That is not what I've read, but rather it merely allows Apple to match lower prices elsewhere for the same product, so I still don't see how this could be price fixing.
How did it "ensure"? The publishers were absolutely able to sell at Amazon and Apple for 9.99 if they wanted, but they didn't.
The publishers even before Apple arrived tried various steps to change their deals with Amazon and let it sell for more, they just haven't had any negotiation power.
From the court document:
"Well aware of the Publishers’ experimentation with windowing, Apple also told Publishers that it opposed windowing; it believed that withholding e-books alienated customers and led to piracy."
The fact that the prices raised doesn't prove anything to me (that's the only thing I see in the article). Of course the publishers got more power with the new store. Of course they wanted to sell at higher prices even before Apple appeared, but couldn't, because Amazon didn't have real competition. What was Apple supposed to do? To open the exact same store as Amazon? Why?
And how was Apple doing anything what the publishers didn't do themselves? The CEO's had their meetings without Apple, even before, as I've already quoted. And after the meetings with Cue, they continued. Cue didn't organize them:
"After Young had met with Apple but before S&S had its meeting, Young could not resist calling Reidy to share the wonderful news that the “Top Man” at Apple opposed $9.99 pricing.

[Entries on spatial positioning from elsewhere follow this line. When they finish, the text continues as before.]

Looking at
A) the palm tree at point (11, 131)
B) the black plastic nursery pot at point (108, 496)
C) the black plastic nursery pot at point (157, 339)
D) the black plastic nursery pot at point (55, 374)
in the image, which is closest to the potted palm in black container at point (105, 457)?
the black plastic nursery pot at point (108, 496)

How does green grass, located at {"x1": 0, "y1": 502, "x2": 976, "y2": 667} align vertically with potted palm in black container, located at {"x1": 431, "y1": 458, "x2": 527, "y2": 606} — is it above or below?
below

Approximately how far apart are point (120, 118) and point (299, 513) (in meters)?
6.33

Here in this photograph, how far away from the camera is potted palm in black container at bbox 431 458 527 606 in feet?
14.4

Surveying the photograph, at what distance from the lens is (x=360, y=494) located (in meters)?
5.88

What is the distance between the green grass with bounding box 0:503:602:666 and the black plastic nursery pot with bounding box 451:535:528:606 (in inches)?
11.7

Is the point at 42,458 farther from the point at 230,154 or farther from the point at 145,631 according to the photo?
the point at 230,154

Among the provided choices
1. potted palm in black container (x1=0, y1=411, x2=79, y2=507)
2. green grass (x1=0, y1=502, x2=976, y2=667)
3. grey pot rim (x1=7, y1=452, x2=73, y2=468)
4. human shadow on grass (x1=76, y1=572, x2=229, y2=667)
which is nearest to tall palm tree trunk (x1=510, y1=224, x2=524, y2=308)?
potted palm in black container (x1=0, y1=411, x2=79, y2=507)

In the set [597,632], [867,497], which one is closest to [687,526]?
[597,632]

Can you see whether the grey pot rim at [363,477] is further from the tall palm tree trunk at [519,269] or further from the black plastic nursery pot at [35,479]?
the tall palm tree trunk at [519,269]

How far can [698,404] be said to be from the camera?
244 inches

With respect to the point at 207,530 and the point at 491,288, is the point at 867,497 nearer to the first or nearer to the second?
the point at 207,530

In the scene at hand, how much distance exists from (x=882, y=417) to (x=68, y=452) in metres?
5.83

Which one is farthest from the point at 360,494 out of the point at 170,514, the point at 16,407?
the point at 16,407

He hesitated to say more because S&S would be meeting with Apple the following day, and he did not want to “spoil [the] fun.”"
It's obvious the publishers communicated, but I don't see Apple's guilt.
All my quotes here and in other posts here are from the court decision.
Like the author of that text, I find the context (publishers wanting different pricing for best-sellers even before Apple and the entrance of Apple to the market that breaks the Amazon's monopoly, Apple be willing to sell the way the publishers prefer) actually important.
As I understand it, the core problem is that when Apple price-matches, the 70/30 split between the publisher and Apple doesn't change. If the other retailer (e.g. Amazon) has the freedom to set their prices via the wholesale model, the publisher will start making less money in the iBookstore (and any other "agency MFN" retailers, which eventually included Nook as a willing participant) on any book that retailer chooses to discount, even though the publisher has no control over that price. To avoid this problem, each publisher has to switch all of their retailers to the agency model - giving up the extra money they make when a wholesale retailer charges their customer a discounted price but pays the publisher the full wholesale price in return for greater control over the prices the final customers pay.